● **Stated exercise 1**:
Name every organization that the passage below on the high school pulp and paper class identifies by a proper name.

Money allocated in 2012 allowed for an expansion at Pisgah High School, part of which made way for the pulp and paper lab. Most of the equipment in the lab was purchased with a grant from the National Science Foundation that was awarded to Haywood Community College when the class was hosted there. Once the class moved to Pisgah, HCC donated all the equipment to the high school.
The seemingly obvious connection between Pisgah High School and the Canton paper mill strengthened quickly. In the beginning, students who took all the pulp and paper classes offered got a free pass on the entry-level test at the mill.
“That’s how it started,” said Godfrey. “And over the years, it’s evolved into getting looked at preferentially as you go through the hiring process because you have the technology behind. So, it wasn’t an automatic hire. But with the letter of recommendation from me then you got, so to speak, moved to the head of the line.”
Thursday morning, there are 16 students present in Pulp and Paper Technology II. Each mans the station they’ve been assigned, and collectively they move through the whole process, from making pulp to pressing and drying brand new sheets of paper.
Will Perry is an advanced studies Pulp and Paper Technology student, meaning he has taken all levels of the class available and is now working on an independent study with Godfrey, part of which includes helping students in the level II class. He and Godfrey both circulate around the stations answering questions and making sure everything runs smoothly.
After working his way through Godfrey’s classes at Pisgah, Perry had plans to work at the Canton paper mill following high school. He had been through a couple of steps in the hiring process and, coupled with Godfrey’s recommendation, a job was all but certain. When Perry heard the news about the impending closure, he was bummed, he says.
Students in the class described similar reactions when they found out that the mill would be closing soon — they’re worried for the abundance of friends and family whose parents and other close relations will lose their jobs. Almost everyone knows someone who’s possibly facing the reality of leaving town.
Dylan Dietz is among those students who is unsure what may be coming next; his father works at the mill. This morning Deitz is running the paper-making machine. He pours pulp into a giant steel box, then fills the box the rest of the way up with water. He watches carefully as the water drains, and he’s left with a paper-thin square of soggy white mush in the bottom. Next, handling the remains gingerly, he moves them into the steel press where he squeezes out as much moisture as possible. Then, he expertly peels what is starting to resemble a sheet of paper from the press, places it between two thick pieces of paper and puts all of it into an Emerson Speed Dryer.
Deitz, kind and soft-spoken, says that in addition to being unsure of the future of his father’s career, he is unsure of what’s next for him. A junior in Pulp and Paper Technology II, with family at the mill, Deitz says he had planned on finding work there after graduation. Now, that’s no longer an option.
Of his 70 students this semester, Godfrey said that about 10 expressed direct interest in seeking employment at the Canton mill. Another five were interested in working for Wilsonart, a company that turns paper into laminate.
Of the 1,000 workers currently at Pactiv Evergreen in Canton, Godfrey estimates that about 100 came through his pulp and paper class.

● **Records to use**:
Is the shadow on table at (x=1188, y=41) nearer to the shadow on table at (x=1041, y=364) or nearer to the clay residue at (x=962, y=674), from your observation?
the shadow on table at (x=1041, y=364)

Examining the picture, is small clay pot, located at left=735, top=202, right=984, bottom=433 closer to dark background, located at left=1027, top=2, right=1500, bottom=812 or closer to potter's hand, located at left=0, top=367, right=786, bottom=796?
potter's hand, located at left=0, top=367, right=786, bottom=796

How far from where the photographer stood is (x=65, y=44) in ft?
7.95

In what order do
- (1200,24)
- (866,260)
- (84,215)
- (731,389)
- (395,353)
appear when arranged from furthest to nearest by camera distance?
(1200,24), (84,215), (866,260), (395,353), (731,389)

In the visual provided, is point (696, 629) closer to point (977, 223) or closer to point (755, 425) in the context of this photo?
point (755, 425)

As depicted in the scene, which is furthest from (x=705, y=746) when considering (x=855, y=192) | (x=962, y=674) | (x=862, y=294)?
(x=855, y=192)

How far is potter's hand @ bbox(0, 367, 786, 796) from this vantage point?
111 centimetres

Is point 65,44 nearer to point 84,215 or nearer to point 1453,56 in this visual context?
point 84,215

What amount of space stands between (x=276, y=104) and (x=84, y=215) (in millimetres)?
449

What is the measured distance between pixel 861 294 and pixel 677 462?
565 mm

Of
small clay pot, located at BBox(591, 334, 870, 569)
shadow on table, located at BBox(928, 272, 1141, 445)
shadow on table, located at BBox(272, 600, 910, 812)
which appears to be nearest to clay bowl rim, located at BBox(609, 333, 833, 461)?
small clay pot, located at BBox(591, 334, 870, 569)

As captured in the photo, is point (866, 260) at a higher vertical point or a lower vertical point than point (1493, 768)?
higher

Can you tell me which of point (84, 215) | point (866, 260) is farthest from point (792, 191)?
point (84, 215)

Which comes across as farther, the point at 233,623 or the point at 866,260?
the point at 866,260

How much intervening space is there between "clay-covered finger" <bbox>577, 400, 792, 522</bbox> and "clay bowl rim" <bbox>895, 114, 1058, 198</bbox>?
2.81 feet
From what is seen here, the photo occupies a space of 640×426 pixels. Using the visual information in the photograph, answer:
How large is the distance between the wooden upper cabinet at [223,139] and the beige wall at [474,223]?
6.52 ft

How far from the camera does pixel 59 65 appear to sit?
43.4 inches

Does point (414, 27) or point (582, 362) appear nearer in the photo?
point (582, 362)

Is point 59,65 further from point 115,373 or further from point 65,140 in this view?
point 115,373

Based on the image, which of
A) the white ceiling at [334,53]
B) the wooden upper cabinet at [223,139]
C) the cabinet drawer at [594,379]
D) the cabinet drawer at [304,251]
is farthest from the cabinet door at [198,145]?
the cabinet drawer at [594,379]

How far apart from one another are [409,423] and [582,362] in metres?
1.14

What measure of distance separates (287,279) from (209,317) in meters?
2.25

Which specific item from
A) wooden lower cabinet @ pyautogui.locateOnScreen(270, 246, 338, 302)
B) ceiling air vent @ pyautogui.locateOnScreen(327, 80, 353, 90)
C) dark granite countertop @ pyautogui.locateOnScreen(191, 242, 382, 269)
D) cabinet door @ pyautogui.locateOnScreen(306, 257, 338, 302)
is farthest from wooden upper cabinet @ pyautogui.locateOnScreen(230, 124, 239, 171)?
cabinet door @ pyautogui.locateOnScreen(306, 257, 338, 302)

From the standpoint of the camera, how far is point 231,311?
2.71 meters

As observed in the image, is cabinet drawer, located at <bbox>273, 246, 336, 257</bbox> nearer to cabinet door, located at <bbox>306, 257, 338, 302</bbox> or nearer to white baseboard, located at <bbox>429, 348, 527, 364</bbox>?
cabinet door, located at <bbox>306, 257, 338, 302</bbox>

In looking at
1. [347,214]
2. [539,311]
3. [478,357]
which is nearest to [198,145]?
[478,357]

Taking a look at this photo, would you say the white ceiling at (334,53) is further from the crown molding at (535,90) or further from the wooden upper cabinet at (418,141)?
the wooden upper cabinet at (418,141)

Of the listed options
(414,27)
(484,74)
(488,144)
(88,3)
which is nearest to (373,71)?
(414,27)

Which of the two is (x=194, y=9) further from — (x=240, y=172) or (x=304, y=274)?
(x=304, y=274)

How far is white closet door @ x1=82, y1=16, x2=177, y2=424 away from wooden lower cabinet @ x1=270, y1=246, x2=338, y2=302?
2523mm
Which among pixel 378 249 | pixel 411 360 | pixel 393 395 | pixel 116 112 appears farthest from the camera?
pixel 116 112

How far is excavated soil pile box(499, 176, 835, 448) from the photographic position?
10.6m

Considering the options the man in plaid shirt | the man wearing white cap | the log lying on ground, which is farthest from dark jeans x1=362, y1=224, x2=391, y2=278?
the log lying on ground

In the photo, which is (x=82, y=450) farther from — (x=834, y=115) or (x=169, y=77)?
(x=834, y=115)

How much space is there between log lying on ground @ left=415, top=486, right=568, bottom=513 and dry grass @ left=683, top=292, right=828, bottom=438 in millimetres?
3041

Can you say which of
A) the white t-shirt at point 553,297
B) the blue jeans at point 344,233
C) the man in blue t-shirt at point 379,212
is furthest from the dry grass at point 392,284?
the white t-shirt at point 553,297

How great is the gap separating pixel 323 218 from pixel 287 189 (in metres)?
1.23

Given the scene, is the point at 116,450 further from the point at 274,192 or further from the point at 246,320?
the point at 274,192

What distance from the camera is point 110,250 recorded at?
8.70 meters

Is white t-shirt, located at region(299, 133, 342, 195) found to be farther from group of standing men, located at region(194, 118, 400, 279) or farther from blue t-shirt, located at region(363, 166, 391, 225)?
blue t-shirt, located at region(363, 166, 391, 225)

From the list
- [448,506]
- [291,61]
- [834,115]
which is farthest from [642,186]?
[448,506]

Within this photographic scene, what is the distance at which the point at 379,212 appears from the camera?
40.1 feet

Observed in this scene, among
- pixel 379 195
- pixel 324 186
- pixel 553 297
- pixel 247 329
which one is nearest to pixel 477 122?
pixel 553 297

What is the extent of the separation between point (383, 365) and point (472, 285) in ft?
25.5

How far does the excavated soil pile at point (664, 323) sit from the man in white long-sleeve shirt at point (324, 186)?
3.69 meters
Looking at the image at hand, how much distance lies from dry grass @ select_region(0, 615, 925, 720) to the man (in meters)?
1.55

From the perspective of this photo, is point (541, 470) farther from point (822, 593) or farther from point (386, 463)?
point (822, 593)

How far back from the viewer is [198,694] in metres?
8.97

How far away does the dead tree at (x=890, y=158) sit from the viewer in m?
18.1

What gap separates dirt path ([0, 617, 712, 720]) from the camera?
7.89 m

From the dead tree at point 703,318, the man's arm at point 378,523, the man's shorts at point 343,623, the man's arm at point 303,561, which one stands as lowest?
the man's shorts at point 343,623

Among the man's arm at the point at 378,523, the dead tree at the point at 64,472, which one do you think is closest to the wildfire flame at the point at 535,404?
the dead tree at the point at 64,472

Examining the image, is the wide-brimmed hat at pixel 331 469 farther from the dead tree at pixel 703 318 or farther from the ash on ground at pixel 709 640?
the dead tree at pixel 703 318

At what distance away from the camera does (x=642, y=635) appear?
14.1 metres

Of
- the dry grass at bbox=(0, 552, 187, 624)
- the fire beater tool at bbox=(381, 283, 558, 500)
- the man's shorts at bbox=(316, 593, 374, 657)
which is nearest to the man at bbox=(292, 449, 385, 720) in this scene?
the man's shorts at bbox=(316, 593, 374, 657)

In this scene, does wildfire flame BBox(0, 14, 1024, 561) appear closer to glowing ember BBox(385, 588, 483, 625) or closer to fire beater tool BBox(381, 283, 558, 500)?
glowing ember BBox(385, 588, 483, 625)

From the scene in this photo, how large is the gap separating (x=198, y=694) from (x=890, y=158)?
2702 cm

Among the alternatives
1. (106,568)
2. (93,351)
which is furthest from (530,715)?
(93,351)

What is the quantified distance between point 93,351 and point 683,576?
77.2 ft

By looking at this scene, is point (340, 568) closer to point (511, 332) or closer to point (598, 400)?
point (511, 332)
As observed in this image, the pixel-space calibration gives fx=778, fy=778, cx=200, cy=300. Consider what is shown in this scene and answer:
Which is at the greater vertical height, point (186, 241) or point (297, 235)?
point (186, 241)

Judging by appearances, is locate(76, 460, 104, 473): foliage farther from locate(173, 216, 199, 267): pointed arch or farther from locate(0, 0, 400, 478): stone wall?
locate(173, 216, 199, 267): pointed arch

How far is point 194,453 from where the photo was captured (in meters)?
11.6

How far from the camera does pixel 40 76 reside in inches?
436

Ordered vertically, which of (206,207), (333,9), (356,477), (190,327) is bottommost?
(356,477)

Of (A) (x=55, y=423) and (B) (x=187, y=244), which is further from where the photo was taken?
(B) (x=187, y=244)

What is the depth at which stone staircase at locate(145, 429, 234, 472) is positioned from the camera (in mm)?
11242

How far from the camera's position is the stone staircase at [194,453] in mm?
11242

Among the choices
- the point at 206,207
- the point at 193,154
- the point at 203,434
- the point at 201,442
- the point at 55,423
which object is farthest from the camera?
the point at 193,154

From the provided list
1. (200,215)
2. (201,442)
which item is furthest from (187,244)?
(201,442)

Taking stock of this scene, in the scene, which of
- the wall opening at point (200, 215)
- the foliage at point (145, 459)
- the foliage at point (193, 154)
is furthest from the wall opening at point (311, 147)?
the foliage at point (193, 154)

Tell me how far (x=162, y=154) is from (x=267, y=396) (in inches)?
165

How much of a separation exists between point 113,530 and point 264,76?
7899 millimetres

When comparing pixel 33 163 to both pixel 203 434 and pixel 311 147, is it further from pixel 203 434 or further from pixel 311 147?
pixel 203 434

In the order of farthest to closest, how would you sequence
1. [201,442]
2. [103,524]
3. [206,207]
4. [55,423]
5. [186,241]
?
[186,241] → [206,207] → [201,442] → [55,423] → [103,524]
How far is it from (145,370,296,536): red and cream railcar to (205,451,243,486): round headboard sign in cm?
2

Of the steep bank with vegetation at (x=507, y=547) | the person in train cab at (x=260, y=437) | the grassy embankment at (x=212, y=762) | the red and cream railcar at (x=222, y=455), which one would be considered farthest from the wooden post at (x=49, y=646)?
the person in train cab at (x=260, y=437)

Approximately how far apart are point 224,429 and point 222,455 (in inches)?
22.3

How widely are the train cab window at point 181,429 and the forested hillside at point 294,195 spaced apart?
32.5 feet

● **Stated exercise 2**:
Return each line of the records above that contains the string "millimetres", treating case as significant.

● **Full answer 1**:
- Pisgah High School
- National Science Foundation
- Haywood Community College (HCC)
- Wilsonart
- Pactiv Evergreen

● **Full answer 2**:
What amount of space stands between (x=276, y=104) and (x=84, y=215) (in millimetres)?
How much space is there between log lying on ground @ left=415, top=486, right=568, bottom=513 and dry grass @ left=683, top=292, right=828, bottom=438 in millimetres?
7899 millimetres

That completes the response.